◆ **REQUIRED TASK**
Transcribe each of the following entries verbatim, preserving every character, number, and line break.

Scene question entries:
☆ ☆ ☆ ☆
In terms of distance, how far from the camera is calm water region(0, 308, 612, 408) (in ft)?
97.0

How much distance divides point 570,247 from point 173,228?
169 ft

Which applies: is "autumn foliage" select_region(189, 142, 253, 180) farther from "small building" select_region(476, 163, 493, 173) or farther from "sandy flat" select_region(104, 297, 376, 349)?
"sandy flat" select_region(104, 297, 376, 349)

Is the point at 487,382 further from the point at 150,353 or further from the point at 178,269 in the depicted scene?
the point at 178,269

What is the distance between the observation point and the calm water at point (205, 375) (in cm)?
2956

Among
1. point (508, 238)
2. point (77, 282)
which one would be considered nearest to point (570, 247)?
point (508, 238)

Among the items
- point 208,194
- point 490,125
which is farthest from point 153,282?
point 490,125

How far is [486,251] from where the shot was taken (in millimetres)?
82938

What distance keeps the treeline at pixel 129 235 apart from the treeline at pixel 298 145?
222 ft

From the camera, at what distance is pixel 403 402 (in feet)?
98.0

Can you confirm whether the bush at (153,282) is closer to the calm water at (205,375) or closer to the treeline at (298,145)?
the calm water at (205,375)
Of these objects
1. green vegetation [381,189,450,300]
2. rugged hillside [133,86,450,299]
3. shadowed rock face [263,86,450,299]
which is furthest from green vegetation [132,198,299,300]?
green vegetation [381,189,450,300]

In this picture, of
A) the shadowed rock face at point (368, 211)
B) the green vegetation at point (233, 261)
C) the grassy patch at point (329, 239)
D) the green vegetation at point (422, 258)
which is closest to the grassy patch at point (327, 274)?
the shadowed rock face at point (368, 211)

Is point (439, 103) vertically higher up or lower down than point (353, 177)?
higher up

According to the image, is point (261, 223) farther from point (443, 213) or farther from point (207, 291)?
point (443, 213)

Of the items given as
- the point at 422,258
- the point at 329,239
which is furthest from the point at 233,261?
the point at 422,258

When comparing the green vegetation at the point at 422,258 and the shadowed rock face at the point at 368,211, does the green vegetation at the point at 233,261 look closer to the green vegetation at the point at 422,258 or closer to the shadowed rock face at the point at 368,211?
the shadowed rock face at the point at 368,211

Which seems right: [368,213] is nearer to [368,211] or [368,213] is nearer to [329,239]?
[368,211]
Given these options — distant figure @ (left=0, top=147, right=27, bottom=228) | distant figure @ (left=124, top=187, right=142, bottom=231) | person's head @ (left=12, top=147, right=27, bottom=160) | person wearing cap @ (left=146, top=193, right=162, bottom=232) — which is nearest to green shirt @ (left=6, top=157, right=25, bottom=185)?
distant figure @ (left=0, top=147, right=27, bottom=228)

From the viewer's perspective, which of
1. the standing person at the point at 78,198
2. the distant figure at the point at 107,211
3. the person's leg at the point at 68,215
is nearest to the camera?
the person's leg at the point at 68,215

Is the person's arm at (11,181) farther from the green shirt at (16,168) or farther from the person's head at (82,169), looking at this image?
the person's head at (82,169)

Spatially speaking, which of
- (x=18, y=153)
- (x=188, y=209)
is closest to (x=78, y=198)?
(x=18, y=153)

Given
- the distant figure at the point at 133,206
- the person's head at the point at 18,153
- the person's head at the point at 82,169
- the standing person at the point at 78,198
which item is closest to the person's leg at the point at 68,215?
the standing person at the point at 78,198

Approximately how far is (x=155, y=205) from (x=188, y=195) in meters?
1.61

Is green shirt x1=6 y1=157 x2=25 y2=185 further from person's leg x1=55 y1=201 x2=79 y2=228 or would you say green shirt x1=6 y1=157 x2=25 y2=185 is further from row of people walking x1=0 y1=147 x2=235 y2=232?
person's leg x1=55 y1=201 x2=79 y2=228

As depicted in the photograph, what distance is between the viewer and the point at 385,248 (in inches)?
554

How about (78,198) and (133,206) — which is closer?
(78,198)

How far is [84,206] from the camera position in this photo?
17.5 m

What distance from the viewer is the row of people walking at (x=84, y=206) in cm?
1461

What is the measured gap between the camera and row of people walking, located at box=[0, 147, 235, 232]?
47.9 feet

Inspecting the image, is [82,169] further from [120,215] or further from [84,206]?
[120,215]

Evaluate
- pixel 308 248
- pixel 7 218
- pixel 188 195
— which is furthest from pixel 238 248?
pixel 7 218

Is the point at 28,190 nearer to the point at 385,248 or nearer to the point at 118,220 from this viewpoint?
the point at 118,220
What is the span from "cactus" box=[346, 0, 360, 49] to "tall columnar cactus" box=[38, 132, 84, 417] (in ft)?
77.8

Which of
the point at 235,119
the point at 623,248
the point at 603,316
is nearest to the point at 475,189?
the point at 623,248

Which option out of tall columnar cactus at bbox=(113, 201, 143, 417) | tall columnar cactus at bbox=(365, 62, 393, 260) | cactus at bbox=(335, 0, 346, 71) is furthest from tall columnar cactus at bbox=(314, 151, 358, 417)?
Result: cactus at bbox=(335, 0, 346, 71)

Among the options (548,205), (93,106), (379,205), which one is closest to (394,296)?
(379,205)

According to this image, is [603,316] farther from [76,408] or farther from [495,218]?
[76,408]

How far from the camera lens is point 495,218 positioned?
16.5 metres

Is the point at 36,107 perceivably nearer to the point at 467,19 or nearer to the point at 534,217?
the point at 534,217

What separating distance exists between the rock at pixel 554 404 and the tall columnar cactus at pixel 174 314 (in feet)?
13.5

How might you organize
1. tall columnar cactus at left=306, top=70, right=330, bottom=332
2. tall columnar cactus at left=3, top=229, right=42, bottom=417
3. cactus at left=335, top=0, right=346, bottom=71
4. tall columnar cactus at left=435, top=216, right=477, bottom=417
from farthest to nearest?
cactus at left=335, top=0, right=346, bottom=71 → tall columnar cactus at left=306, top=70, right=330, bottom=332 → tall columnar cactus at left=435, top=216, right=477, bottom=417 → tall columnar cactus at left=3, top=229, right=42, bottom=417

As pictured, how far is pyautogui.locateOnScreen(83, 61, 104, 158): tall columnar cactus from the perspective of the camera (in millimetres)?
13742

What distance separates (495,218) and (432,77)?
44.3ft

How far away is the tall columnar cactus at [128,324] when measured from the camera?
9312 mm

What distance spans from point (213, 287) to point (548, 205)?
☆ ☆ ☆ ☆
◆ **FINISHED TASK**
In terms of distance, how far from the camera is calm water region(0, 308, 612, 408) (in ft)?
97.0

How much distance divides point 570,247 from point 173,228?
169 ft

Which applies: is "autumn foliage" select_region(189, 142, 253, 180) farther from "small building" select_region(476, 163, 493, 173) or farther from "sandy flat" select_region(104, 297, 376, 349)?
"sandy flat" select_region(104, 297, 376, 349)

Is the point at 487,382 further from the point at 150,353 or further from the point at 178,269 in the depicted scene?
the point at 178,269

What is the distance between the observation point and the calm water at point (205, 375) (in cm)?
2956

Among
1. point (508, 238)
2. point (77, 282)
which one would be considered nearest to point (570, 247)?
point (508, 238)

Among the items
- point 208,194
- point 490,125
which is farthest from point 153,282?
point 490,125

How far is [486,251] from where the shot was taken (in millimetres)?
82938

What distance keeps the treeline at pixel 129 235 apart from the treeline at pixel 298 145?
222 ft

From the camera, at what distance is pixel 403 402 (in feet)?
98.0

Can you confirm whether the bush at (153,282) is closer to the calm water at (205,375) or closer to the treeline at (298,145)?
the calm water at (205,375)
Of these objects
1. green vegetation [381,189,450,300]
2. rugged hillside [133,86,450,299]
3. shadowed rock face [263,86,450,299]
which is furthest from green vegetation [132,198,299,300]?
green vegetation [381,189,450,300]

In this picture, of
A) the shadowed rock face at point (368, 211)
B) the green vegetation at point (233, 261)
C) the grassy patch at point (329, 239)
D) the green vegetation at point (422, 258)
which is closest to the grassy patch at point (327, 274)?
the shadowed rock face at point (368, 211)

Is point (439, 103) vertically higher up or lower down than point (353, 177)?
higher up

According to the image, is point (261, 223) farther from point (443, 213) or farther from point (207, 291)?
point (443, 213)

Of the items given as
- the point at 422,258
- the point at 329,239
which is furthest from the point at 233,261?
the point at 422,258

When comparing the green vegetation at the point at 422,258 and the shadowed rock face at the point at 368,211, does the green vegetation at the point at 233,261 look closer to the green vegetation at the point at 422,258 or closer to the shadowed rock face at the point at 368,211?
the shadowed rock face at the point at 368,211

Which seems right: [368,213] is nearer to [368,211] or [368,213] is nearer to [329,239]?
[368,211]
Given these options — distant figure @ (left=0, top=147, right=27, bottom=228) | distant figure @ (left=124, top=187, right=142, bottom=231) | person's head @ (left=12, top=147, right=27, bottom=160) | person wearing cap @ (left=146, top=193, right=162, bottom=232) — which is nearest to green shirt @ (left=6, top=157, right=25, bottom=185)?
distant figure @ (left=0, top=147, right=27, bottom=228)

From the viewer's perspective, which of
1. the standing person at the point at 78,198
2. the distant figure at the point at 107,211
3. the person's leg at the point at 68,215
is nearest to the camera?
the person's leg at the point at 68,215

Is the person's arm at (11,181) farther from the green shirt at (16,168) or farther from the person's head at (82,169), looking at this image?
the person's head at (82,169)

Spatially speaking, which of
- (x=18, y=153)
- (x=188, y=209)
is closest to (x=78, y=198)?
(x=18, y=153)

Given
- the distant figure at the point at 133,206
- the person's head at the point at 18,153
- the person's head at the point at 82,169
- the standing person at the point at 78,198
which item is closest to the person's leg at the point at 68,215?
the standing person at the point at 78,198

Approximately how far is (x=155, y=205) from (x=188, y=195) in meters?
1.61

Is green shirt x1=6 y1=157 x2=25 y2=185 further from person's leg x1=55 y1=201 x2=79 y2=228 or would you say green shirt x1=6 y1=157 x2=25 y2=185 is further from row of people walking x1=0 y1=147 x2=235 y2=232?
person's leg x1=55 y1=201 x2=79 y2=228

As depicted in the photograph, what distance is between the viewer and the point at 385,248 (in inches)?
554

How about (78,198) and (133,206) — which is closer?
(78,198)

How far is [84,206] from the camera position in this photo?
17.5 m

What distance from the viewer is the row of people walking at (x=84, y=206) in cm?
1461

What is the measured gap between the camera and row of people walking, located at box=[0, 147, 235, 232]?
47.9 feet

Inspecting the image, is [82,169] further from [120,215] or further from [84,206]?
[120,215]

Evaluate
- pixel 308 248
- pixel 7 218
- pixel 188 195
— which is furthest from pixel 238 248?
pixel 7 218

Is the point at 28,190 nearer to the point at 385,248 or nearer to the point at 118,220 from this viewpoint?
the point at 118,220
What is the span from "cactus" box=[346, 0, 360, 49] to "tall columnar cactus" box=[38, 132, 84, 417] (in ft)?
77.8

Which of
the point at 235,119
the point at 623,248
the point at 603,316
is nearest to the point at 475,189?
the point at 623,248

Which option out of tall columnar cactus at bbox=(113, 201, 143, 417) | tall columnar cactus at bbox=(365, 62, 393, 260) | cactus at bbox=(335, 0, 346, 71) is furthest from tall columnar cactus at bbox=(314, 151, 358, 417)?
Result: cactus at bbox=(335, 0, 346, 71)

Among the options (548,205), (93,106), (379,205), which one is closest to (394,296)?
(379,205)

According to this image, is [603,316] farther from [76,408] or farther from [495,218]?
[76,408]

How far from the camera lens is point 495,218 positioned?
16.5 metres

Is the point at 36,107 perceivably nearer to the point at 467,19 or nearer to the point at 534,217?
the point at 534,217

What separating distance exists between the rock at pixel 554 404 and the tall columnar cactus at pixel 174 314 (in feet)?
13.5

How might you organize
1. tall columnar cactus at left=306, top=70, right=330, bottom=332
2. tall columnar cactus at left=3, top=229, right=42, bottom=417
3. cactus at left=335, top=0, right=346, bottom=71
4. tall columnar cactus at left=435, top=216, right=477, bottom=417
from farthest to nearest?
cactus at left=335, top=0, right=346, bottom=71 → tall columnar cactus at left=306, top=70, right=330, bottom=332 → tall columnar cactus at left=435, top=216, right=477, bottom=417 → tall columnar cactus at left=3, top=229, right=42, bottom=417

As pictured, how far is pyautogui.locateOnScreen(83, 61, 104, 158): tall columnar cactus from the perspective of the camera (in millimetres)?
13742

What distance separates (495,218) and (432,77)?
44.3ft

How far away is the tall columnar cactus at [128,324] when measured from the camera?
9312 mm

What distance spans from point (213, 287) to point (548, 205)?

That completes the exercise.